Given exercise
Output, word for word, every line from the line with "What is the measurable" through the final line of the data below.

(Items listed in a dataset)

..........

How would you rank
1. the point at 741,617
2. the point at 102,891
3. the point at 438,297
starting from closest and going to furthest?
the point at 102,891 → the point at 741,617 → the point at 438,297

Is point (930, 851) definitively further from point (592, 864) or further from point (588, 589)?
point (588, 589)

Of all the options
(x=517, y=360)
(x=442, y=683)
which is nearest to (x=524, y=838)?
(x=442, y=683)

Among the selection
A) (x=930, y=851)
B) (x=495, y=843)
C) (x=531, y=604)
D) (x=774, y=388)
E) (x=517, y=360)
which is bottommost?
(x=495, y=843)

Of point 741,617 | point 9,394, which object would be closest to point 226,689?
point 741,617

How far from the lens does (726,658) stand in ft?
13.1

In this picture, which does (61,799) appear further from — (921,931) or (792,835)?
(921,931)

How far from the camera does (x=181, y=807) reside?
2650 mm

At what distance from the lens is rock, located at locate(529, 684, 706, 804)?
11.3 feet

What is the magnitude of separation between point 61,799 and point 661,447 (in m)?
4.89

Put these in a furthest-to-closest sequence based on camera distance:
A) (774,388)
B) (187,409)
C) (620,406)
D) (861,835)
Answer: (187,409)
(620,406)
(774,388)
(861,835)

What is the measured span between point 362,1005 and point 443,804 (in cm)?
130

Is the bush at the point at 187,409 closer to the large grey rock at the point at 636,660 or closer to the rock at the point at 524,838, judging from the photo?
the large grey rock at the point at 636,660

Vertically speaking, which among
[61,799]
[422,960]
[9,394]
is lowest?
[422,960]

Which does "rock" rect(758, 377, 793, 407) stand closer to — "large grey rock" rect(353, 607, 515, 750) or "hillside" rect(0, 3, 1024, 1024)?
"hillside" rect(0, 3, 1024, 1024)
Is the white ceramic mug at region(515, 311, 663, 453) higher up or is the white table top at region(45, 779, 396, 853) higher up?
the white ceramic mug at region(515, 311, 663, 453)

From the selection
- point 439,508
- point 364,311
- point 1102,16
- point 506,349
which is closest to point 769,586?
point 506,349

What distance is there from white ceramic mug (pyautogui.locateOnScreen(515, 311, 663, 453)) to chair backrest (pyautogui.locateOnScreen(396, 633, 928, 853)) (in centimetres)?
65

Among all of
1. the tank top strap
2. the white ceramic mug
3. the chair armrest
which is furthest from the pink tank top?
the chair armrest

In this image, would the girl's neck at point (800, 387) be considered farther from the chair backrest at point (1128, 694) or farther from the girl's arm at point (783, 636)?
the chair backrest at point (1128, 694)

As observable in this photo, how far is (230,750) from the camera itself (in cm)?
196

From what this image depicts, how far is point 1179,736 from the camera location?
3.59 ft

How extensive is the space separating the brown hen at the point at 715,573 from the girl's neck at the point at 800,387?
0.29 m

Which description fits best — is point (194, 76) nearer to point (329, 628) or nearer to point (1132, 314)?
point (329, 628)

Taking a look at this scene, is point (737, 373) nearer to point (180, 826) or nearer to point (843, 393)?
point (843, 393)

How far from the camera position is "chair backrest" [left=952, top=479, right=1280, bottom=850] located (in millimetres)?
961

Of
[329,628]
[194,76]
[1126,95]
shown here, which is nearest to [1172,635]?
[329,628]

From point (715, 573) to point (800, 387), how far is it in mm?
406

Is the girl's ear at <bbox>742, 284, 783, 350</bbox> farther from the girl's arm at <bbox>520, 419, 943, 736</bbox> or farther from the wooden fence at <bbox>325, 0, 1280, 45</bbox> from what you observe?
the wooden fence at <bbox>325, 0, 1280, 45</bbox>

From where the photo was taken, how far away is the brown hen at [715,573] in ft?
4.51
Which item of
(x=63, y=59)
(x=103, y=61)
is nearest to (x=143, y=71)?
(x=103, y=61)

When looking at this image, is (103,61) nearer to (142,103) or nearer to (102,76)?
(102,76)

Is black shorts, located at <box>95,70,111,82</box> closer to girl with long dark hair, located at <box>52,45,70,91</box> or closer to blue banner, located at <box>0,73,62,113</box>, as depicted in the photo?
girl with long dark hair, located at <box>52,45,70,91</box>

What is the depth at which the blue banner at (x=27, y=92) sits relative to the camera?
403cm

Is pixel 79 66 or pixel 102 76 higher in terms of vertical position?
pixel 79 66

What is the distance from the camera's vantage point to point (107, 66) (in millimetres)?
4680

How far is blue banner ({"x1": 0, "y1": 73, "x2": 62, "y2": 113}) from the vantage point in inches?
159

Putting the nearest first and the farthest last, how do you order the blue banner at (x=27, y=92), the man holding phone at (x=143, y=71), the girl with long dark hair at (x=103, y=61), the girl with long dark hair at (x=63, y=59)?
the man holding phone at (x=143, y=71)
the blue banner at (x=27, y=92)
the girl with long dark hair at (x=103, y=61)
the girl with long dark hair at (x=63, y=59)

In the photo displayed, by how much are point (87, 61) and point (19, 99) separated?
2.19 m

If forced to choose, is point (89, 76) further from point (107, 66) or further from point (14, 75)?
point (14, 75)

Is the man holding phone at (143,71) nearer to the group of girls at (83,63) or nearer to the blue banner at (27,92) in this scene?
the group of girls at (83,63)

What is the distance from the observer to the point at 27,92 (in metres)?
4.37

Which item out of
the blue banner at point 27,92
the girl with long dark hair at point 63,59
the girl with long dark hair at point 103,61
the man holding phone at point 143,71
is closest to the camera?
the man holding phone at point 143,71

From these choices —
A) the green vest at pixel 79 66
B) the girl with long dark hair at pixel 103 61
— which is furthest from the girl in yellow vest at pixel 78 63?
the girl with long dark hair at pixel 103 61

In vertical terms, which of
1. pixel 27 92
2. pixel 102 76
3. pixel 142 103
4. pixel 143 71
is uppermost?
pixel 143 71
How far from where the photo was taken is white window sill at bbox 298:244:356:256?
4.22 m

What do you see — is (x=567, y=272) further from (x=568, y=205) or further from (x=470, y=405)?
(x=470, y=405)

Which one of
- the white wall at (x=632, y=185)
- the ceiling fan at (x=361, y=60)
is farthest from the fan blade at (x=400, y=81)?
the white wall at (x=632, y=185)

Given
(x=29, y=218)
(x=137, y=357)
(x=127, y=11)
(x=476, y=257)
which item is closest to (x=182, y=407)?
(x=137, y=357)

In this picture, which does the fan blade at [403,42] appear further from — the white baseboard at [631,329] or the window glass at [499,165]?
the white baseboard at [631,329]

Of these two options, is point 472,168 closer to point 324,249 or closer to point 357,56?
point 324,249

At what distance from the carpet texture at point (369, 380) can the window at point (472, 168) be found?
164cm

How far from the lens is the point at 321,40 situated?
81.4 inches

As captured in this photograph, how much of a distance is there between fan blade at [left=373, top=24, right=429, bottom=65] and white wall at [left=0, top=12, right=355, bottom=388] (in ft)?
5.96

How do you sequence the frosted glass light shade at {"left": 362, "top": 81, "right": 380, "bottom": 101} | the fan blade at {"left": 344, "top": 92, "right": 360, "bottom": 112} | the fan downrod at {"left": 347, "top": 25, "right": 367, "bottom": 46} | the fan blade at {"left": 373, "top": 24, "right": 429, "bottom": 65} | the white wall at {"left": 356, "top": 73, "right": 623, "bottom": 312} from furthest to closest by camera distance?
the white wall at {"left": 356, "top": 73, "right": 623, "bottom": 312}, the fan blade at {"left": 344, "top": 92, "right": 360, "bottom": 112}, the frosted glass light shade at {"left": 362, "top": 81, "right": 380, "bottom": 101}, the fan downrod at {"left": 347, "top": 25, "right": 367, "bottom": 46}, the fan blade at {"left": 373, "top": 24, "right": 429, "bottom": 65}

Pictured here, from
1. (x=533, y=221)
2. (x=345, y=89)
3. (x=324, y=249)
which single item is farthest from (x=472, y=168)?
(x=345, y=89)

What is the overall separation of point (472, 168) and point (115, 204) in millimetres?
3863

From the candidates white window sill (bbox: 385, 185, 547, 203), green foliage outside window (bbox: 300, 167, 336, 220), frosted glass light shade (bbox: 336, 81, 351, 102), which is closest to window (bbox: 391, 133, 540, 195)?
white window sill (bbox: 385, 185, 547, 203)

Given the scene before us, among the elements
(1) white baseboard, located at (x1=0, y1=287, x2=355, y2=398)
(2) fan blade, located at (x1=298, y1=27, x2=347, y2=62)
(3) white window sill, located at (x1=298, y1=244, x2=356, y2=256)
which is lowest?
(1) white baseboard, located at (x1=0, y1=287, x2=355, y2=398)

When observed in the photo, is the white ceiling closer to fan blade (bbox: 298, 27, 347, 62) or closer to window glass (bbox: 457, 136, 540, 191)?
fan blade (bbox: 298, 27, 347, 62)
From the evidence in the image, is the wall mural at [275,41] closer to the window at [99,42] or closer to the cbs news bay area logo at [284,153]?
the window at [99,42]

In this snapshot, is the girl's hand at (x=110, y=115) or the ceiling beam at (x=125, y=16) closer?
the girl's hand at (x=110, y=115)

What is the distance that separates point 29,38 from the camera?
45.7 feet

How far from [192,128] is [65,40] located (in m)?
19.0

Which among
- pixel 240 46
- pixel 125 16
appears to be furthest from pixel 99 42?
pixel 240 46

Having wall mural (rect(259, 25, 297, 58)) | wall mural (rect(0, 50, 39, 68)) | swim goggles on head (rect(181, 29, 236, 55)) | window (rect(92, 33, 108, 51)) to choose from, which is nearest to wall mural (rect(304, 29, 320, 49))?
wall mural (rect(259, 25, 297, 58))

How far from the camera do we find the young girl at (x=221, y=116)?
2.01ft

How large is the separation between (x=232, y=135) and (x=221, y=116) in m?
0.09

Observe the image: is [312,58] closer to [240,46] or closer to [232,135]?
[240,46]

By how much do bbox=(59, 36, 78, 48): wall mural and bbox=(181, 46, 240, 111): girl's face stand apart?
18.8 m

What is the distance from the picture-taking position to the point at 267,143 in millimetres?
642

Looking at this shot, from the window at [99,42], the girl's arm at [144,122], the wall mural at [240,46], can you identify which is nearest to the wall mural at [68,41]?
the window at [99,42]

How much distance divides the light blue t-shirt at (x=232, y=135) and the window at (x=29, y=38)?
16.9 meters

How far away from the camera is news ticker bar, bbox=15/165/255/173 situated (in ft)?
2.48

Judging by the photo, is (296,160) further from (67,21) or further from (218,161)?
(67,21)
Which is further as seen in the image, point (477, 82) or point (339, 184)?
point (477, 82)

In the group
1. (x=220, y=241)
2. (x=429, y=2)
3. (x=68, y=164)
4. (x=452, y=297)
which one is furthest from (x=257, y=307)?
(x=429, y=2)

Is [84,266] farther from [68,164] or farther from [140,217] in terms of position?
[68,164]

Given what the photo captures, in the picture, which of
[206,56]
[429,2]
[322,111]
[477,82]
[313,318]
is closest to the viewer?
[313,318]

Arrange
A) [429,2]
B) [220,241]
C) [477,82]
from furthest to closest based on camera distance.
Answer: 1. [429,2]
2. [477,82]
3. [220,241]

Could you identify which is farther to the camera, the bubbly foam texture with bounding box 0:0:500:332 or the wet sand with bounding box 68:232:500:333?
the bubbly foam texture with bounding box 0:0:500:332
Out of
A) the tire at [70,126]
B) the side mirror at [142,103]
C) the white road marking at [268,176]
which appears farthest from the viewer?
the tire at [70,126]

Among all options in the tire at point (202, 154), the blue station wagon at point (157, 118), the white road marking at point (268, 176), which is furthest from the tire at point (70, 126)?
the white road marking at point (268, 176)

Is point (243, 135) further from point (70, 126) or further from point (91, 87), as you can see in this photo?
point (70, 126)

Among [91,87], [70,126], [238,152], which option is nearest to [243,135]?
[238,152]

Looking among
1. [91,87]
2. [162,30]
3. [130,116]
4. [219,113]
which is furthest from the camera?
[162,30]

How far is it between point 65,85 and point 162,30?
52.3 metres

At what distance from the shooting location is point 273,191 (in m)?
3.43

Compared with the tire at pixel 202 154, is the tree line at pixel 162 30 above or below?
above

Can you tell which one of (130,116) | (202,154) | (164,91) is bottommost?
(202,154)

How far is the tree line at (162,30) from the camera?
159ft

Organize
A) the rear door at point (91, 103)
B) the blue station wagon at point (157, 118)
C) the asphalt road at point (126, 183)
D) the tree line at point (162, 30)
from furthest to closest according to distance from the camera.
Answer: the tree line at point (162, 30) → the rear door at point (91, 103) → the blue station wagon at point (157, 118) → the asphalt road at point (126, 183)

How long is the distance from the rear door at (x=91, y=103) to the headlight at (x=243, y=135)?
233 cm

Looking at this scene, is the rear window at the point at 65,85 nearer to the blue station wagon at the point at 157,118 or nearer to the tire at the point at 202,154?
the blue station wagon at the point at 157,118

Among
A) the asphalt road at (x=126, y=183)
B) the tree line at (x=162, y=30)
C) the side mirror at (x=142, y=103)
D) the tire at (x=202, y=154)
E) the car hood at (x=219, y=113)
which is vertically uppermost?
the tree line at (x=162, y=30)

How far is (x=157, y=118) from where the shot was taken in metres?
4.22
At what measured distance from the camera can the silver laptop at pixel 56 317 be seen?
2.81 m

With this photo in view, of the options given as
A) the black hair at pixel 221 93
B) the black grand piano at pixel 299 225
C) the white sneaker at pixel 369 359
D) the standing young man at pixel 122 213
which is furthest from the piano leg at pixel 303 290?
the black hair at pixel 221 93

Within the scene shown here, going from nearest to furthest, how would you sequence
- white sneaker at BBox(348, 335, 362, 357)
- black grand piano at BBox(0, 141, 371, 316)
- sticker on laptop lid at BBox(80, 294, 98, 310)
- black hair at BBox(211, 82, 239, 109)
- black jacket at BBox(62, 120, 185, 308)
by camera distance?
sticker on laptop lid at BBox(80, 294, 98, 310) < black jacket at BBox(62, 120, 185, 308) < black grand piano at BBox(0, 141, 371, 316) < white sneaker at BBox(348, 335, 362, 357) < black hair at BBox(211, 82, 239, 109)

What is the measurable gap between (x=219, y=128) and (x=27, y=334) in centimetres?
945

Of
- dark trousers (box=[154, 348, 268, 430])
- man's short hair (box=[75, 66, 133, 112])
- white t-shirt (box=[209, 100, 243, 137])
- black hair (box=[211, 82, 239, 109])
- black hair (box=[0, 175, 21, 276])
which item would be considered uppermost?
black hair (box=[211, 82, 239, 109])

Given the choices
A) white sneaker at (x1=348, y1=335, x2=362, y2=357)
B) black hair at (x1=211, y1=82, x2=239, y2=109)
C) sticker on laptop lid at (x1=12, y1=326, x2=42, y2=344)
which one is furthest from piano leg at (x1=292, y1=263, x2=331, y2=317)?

..........

Reply
What is the measurable gap between (x=219, y=128) and (x=27, y=334) in centimetres?
945

Of
- dark trousers (box=[154, 348, 268, 430])
- man's short hair (box=[75, 66, 133, 112])
- white t-shirt (box=[209, 100, 243, 137])
- black hair (box=[211, 82, 239, 109])
- black hair (box=[0, 175, 21, 276])
which item would be considered uppermost?
black hair (box=[211, 82, 239, 109])

Given the choices
A) white sneaker at (x1=348, y1=335, x2=362, y2=357)
B) black hair at (x1=211, y1=82, x2=239, y2=109)
C) sticker on laptop lid at (x1=12, y1=326, x2=42, y2=344)
which one is furthest from piano leg at (x1=292, y1=263, x2=331, y2=317)?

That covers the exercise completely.